### Goal
Continue the comment thread below about the interstate notarization bill and foreclosure fraud, picking up after its final comment.

### Text to read
---*---

Seriously. I saw this claim from a few different sources.
John Bird
@Holden Pattern:
Where is my conspiracy theory? What is my conspiracy theory? I am really dying to know.
Are you seriously saying that Congressmen sneaking through pet bills to help shady business go down unnoticed is an unbelievable conspiracy? As you pointed out, it happens almost every damn day the fuckers are in session.
duck-billed placelot
Yes, widespread concerns about document fraud in foreclosure cases would probably not be at all affected by race-to-the-bottom style notarization rules. I mean, the notaries in Florida are just sitting idle now! They could be foreclosing thousands of homes if this bill had been signed into law!
General Stuck
@joe from Lowell:
Well yea, I know wingnuts, or some of them were clinging to the found wmd meme, especially taken to Syria scheme.
I just wasn’t sure what Bird was saying, I guess accusing some of us, or at least me, like on another thread of believing the same, or something. related to this issue.
Holden Pattern
@joe from Lowell:
Really? How? What exactly is the mechanism?
And the banksters aren’t all aware of this now? They’re that stupid that they don’t already know how to make up documents and commit fraud in every state? If anything, it would be EASIER to peg probable fraud if you knew where that a certain shop was a fraud factory.
Look, the fraud here is criminal. Absolutely criminal. But I don’t see how this particular innocuous bill is going to make it worse. Maybe somehow it could, but I’ve really not seen a clear mechanism explained.
RSR
@Holden Pattern: “he banksters were fraudulently notarizing the fraudulent documents in-state, using physical notary stamps issued in accordance with state law. The bad bad unspecified but very bad things that might bad happen if this interstate bad notary bill passed bad would have had exactly ZERO effect on this criminal behavior.”
yup
In the long term, recognizing out of state notaries as valid really makes sense.
This is a timing issue. In more than one way. Why did it suddenly flow through on a voice vote after languishing for a decade?
But are we going to start questioning out of state marriages because we don’t know the celebrant who participated in the ceremony? “Father Bob? Never heard of him; I’m challenging that you two are legally married!”
I agree that holding up on signing the bill into law is the right action at this point.
Currently, institutions are abusing flaws in the accountability of the system. But it’s the institutions, not the system, that are acting unlawfully here. And prosecution is the recourse.
(hahaha, like I really believe any bank officers will really suffer; sorry. What should happen and what will happen are likely far apart.)
PS my mom is a notary, primarily for our small business selling cemetery memorials. It’s important to us and important for grieving families. Abusing it would be unethical and sacrilegious.

---*---

### Supplied data
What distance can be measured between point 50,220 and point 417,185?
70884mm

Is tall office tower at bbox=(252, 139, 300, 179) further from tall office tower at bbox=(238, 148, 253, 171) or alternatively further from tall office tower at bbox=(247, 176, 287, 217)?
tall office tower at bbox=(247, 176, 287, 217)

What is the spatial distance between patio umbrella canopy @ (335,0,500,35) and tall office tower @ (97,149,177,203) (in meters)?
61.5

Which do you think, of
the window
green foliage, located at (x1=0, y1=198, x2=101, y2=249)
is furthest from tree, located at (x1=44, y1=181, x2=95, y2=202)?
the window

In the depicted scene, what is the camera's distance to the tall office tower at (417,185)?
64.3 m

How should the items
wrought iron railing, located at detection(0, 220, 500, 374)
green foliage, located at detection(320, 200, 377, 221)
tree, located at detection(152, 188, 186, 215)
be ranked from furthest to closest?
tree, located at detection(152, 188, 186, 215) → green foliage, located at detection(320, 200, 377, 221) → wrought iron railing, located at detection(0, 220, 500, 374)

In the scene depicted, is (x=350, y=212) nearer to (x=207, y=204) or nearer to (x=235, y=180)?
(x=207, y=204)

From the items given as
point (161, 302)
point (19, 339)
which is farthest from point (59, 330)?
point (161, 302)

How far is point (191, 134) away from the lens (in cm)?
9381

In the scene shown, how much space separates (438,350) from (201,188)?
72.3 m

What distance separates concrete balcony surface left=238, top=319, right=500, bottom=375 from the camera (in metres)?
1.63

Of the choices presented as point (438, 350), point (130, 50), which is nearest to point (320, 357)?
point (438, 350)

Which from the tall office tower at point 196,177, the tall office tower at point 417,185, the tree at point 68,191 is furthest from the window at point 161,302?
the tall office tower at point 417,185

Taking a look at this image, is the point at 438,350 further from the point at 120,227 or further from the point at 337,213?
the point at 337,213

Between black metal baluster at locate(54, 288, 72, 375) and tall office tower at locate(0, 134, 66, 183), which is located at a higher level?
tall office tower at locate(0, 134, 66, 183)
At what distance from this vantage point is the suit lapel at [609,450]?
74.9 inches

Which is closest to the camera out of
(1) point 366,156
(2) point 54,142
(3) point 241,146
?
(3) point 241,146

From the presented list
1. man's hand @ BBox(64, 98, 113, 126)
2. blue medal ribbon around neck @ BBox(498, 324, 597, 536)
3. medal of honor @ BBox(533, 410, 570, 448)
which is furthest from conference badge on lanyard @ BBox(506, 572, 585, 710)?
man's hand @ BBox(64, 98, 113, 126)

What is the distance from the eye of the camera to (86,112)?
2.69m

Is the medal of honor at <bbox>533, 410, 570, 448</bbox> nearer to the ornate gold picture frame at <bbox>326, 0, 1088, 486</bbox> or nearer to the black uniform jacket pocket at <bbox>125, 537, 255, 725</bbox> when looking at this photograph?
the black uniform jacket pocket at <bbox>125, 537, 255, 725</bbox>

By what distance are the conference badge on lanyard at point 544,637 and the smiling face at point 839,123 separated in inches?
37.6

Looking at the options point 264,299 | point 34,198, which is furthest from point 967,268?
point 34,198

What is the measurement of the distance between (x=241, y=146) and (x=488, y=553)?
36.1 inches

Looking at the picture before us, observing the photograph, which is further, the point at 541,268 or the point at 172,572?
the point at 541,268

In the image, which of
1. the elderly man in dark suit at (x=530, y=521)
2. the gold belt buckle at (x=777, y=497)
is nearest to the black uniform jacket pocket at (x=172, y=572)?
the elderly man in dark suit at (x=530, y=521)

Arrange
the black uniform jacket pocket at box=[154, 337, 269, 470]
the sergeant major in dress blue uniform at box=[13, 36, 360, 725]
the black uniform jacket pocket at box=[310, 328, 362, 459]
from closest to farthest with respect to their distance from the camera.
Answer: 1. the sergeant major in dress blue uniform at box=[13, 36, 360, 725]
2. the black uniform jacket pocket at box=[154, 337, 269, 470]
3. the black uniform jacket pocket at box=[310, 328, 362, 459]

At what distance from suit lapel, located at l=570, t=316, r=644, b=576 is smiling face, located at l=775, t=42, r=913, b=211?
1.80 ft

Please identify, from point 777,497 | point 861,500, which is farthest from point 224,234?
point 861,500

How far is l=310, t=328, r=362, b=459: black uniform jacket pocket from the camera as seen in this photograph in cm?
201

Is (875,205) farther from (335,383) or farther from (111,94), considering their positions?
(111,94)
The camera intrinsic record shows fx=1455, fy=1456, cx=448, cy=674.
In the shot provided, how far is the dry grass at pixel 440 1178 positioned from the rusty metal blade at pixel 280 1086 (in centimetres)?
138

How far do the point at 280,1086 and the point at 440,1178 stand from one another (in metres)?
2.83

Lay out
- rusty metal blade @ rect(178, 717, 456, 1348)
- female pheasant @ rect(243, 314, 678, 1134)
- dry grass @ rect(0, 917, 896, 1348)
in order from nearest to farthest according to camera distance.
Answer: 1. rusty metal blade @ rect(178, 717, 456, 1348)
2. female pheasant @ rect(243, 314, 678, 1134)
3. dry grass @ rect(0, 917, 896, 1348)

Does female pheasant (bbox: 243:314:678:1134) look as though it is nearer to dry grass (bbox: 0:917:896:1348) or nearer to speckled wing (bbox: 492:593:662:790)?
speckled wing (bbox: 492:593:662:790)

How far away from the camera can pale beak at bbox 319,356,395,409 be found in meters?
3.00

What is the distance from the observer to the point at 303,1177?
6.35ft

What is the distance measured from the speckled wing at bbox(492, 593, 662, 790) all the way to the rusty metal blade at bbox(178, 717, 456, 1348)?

---*---

### Result
General Stuck
@Holden Pattern:
You and me both, but somehow for Mr. Bird, that equates to believing there was wmd in Iraq, at least as an analogy, or fucking something.
John Bird
@joe from Lowell:
Oh, yeah, just a couple of nuts.
Those are real, genuine, U.S. politicians! A Congressman and a Senator! They wouldn’t lie to us! What reason would they have?
Dungheap
@Holden Pattern:
I get what you’re saying, but its a whole lot easier to commit fraud without anybody knowing about it if you use a small stable of notaries in North Dakota for all your fraudulent documents instead of being required to have local notaries in every state in which you conduct business.
Holden Pattern
@John Bird: I’m saying that the bill PASSED BY VOICE VOTE IN THE LAST TWO CONGRESSES. So the theory that it’s suddenly important to pass by voice vote for some nefarious purpose is shaky at best.
Look, this whole discussion shows exactly how fucked up the entire system is. One simple bill which has been introduced four times since 1998 to make certain kinds of interstate commerce easier blows up into OMIGOD THE BANKSTERS THE BANKSTERS ARE COMING!!!!
And it’s because we don’t trust our legislators or the administration, because they’ve so roundly fucked us so many times before. It’s true that just because you’re paranoid doesn’t mean they’re not out to get you. But not EVERYONE is out to get you, and not every new law is necessarily a shady attack on the rights of the individual (lots are, oh yes, lots are indeed). This way lies the sovereign citizen movement.
Cat
The implications are that you can outsource your notarization to another state electronically and thus raise the bar for proving fraud.
Some of the first clues that pointed to this wholesale documentation fabrication was because the document factories would occasionally make mistakes. This allowed the lawyers who are familiar with instate notary practices and could easily find out who the notary was, because they were instate, and when the notary’s stamp was issued.
Holden Pattern
@Dungheap:
Really? How so? If every document you notarize is by the same people over and over again, isn’t that a clue that maybe not everything is on the up and up? Or is it that the stable of notaries in one place will have a stronger code of omerta? Maybe they’ll be locked up in a basement, and their drivers licenses withheld?
Look, there are so many things to spin cycles on and be legitimately paranoid about, so very many things, that I think that this particular thing is just a waste of everyone’s energy.
eemom
@RSR:
This bill did not even say “recognize as valid.” It just used the ambiguous word “recognize” without defining it at all. If it was an evil plot, it was drafted by some piss-stupid evildoers, because it wouldn’t have done squat to make it easier to get away with fraudulent notarizations. All it would have done is spawn a bunch of useless litigation battles about WTF the stupid thing is supposed to mean.
Anyway it’s been vetoed, or pocketed, or belted and suspendered, or wtfever, and meanwhile the mortgage foreclosure mess is still a mess.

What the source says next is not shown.